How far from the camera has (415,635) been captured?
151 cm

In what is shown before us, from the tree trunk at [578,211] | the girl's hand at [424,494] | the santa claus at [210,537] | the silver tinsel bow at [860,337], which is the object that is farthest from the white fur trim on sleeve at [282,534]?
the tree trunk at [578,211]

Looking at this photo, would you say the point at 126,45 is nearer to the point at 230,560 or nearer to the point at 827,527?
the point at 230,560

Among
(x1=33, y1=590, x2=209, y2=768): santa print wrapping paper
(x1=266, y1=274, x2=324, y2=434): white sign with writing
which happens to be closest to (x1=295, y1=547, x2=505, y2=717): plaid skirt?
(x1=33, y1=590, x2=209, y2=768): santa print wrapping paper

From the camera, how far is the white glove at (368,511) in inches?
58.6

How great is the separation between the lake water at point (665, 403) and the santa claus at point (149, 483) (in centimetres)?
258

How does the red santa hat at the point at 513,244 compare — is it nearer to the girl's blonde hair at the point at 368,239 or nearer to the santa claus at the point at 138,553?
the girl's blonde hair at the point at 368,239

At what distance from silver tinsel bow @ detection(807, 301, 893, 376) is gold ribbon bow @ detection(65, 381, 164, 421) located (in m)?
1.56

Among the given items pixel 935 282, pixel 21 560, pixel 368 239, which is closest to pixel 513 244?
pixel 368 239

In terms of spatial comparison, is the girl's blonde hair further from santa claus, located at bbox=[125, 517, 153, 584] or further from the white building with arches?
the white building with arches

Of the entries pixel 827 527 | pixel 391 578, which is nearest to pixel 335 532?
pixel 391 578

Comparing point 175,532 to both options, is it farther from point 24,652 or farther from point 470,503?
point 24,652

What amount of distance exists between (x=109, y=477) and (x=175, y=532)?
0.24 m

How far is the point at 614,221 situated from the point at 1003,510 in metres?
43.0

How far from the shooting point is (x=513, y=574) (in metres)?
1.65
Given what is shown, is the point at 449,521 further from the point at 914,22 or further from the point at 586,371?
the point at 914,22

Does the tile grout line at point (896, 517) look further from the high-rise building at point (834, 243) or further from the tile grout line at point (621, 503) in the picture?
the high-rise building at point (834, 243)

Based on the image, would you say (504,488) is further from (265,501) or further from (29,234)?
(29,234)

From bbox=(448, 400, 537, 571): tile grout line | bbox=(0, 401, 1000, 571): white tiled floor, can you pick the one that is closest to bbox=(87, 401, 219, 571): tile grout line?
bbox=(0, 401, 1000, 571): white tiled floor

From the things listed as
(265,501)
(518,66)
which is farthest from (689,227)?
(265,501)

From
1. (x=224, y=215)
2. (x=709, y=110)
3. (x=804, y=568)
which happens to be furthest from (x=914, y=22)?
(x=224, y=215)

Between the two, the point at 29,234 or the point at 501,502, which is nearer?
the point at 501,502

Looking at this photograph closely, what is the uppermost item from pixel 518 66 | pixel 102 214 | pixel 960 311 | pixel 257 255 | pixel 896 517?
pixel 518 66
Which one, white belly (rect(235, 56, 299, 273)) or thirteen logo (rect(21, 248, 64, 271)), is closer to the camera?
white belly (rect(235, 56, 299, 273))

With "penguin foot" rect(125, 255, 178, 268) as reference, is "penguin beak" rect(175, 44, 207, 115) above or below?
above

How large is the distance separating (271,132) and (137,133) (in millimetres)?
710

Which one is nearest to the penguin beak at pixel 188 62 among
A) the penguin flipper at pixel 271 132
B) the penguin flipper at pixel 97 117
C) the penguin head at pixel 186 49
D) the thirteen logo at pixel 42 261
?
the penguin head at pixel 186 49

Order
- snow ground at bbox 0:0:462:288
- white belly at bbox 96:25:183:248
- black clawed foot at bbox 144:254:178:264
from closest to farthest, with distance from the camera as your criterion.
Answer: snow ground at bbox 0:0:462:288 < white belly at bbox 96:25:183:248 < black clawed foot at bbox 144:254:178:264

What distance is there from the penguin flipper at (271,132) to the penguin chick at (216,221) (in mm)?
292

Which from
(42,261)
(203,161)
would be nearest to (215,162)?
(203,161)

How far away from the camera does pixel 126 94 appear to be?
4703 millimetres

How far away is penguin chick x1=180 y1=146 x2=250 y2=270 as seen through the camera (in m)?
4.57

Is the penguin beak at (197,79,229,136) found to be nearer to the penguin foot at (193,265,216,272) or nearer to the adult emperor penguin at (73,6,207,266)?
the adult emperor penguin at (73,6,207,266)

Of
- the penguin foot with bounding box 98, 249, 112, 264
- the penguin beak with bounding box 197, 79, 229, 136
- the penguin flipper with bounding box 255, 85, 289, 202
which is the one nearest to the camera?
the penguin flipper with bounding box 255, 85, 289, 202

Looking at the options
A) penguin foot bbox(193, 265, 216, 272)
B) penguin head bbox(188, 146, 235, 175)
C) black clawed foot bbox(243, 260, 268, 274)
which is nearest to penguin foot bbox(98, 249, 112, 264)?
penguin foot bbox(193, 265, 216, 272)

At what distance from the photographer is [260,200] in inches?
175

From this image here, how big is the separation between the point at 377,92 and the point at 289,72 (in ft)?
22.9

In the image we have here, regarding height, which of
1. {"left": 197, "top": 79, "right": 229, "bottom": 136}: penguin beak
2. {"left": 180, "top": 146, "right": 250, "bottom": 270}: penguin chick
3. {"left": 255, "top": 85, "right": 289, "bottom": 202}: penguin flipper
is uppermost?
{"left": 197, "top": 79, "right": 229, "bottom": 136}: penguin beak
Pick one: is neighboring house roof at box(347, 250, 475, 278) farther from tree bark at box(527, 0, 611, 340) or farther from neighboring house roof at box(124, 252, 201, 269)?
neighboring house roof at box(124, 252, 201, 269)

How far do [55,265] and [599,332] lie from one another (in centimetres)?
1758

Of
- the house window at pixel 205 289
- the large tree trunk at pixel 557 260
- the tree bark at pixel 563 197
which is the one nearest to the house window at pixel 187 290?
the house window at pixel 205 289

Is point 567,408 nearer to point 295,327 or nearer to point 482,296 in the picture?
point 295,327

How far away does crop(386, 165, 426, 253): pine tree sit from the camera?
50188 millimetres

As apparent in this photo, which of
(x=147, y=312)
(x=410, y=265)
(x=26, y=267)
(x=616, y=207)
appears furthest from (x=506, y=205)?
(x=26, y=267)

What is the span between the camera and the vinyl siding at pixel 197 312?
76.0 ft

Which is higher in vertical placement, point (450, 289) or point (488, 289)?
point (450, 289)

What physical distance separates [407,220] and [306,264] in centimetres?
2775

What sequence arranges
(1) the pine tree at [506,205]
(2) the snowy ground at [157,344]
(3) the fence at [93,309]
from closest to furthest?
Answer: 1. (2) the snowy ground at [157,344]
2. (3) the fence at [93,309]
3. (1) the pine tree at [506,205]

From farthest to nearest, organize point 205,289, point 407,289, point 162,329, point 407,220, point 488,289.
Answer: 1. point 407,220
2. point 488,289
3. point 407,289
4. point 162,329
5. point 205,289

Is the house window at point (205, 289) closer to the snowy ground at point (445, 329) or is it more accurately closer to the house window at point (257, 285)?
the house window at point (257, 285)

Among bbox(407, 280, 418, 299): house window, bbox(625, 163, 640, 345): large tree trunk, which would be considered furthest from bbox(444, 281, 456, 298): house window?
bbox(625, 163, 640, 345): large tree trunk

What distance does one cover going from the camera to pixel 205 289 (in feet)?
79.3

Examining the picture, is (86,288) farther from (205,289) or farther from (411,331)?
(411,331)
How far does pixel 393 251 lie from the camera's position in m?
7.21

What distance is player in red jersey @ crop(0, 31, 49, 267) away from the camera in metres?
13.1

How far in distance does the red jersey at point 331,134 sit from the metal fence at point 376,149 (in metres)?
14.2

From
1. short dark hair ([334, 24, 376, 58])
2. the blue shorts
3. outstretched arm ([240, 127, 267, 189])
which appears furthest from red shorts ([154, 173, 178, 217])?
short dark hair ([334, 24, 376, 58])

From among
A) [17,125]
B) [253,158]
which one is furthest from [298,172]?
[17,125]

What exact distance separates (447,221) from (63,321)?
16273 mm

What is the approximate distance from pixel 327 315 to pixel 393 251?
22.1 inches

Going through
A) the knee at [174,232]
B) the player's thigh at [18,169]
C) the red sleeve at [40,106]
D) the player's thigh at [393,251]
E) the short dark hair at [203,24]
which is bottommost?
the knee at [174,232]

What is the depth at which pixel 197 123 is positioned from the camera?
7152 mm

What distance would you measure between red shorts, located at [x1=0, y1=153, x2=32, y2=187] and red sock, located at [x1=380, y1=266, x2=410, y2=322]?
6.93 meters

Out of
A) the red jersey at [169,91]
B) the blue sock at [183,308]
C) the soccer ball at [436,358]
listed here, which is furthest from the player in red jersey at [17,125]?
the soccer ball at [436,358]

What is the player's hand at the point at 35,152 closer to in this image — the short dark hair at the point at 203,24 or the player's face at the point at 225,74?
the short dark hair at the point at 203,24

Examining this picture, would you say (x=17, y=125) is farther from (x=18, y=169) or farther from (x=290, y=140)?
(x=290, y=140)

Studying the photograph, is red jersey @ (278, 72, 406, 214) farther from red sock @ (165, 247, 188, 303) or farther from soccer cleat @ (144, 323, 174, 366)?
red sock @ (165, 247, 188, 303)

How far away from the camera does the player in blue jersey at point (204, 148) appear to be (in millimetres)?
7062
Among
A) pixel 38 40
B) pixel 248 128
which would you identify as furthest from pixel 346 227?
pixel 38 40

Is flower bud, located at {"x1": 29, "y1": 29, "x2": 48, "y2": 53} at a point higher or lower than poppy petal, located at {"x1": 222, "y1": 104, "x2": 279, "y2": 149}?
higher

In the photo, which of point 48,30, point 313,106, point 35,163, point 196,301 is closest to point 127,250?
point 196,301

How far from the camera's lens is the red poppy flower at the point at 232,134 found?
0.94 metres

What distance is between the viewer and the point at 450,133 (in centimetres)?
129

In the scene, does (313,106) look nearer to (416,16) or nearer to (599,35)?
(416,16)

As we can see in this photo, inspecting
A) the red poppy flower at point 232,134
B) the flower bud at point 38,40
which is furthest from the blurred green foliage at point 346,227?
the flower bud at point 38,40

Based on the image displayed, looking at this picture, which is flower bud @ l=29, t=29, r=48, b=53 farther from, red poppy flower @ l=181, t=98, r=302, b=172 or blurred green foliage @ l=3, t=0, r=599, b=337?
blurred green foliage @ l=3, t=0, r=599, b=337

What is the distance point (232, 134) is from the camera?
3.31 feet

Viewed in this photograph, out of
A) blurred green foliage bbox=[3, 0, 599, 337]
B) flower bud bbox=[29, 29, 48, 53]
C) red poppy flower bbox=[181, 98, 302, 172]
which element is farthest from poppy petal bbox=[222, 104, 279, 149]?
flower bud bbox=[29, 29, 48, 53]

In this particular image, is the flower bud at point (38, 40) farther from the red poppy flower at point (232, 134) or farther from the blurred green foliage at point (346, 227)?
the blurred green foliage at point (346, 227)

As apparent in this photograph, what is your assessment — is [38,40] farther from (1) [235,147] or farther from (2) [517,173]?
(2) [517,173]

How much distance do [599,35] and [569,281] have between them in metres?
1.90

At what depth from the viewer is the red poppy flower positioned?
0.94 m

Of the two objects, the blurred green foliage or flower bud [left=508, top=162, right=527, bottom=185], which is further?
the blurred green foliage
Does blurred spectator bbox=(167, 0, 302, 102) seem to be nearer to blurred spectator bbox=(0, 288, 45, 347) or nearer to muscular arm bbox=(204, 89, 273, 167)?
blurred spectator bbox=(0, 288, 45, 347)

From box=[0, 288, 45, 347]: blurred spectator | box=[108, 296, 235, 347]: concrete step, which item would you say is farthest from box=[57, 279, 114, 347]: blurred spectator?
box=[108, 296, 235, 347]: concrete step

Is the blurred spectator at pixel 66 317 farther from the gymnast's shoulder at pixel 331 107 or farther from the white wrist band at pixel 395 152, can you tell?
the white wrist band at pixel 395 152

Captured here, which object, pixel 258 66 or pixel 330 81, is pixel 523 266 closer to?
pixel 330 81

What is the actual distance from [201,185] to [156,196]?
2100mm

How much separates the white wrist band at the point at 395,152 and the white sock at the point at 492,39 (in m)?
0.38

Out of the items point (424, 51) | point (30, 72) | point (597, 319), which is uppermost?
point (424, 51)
# # #
Look above for the line containing "From box=[0, 288, 45, 347]: blurred"; copy from it through the last line, exactly, and nothing more.

From box=[0, 288, 45, 347]: blurred spectator | box=[108, 296, 235, 347]: concrete step, which item would you say is farthest from box=[57, 279, 114, 347]: blurred spectator?
box=[108, 296, 235, 347]: concrete step

Is the blurred spectator at pixel 66 317 farther from the gymnast's shoulder at pixel 331 107 or farther from the white wrist band at pixel 395 152, can you tell?
the white wrist band at pixel 395 152

Captured here, which object, pixel 258 66 or pixel 330 81, is pixel 523 266 closer to?
pixel 330 81

What is the actual distance from [201,185] to [156,196]?
2100mm

How much separates the white wrist band at the point at 395,152 and the white sock at the point at 492,39 (in m)?
0.38

Out of the items point (424, 51) | point (30, 72) | point (597, 319), which is uppermost?
point (424, 51)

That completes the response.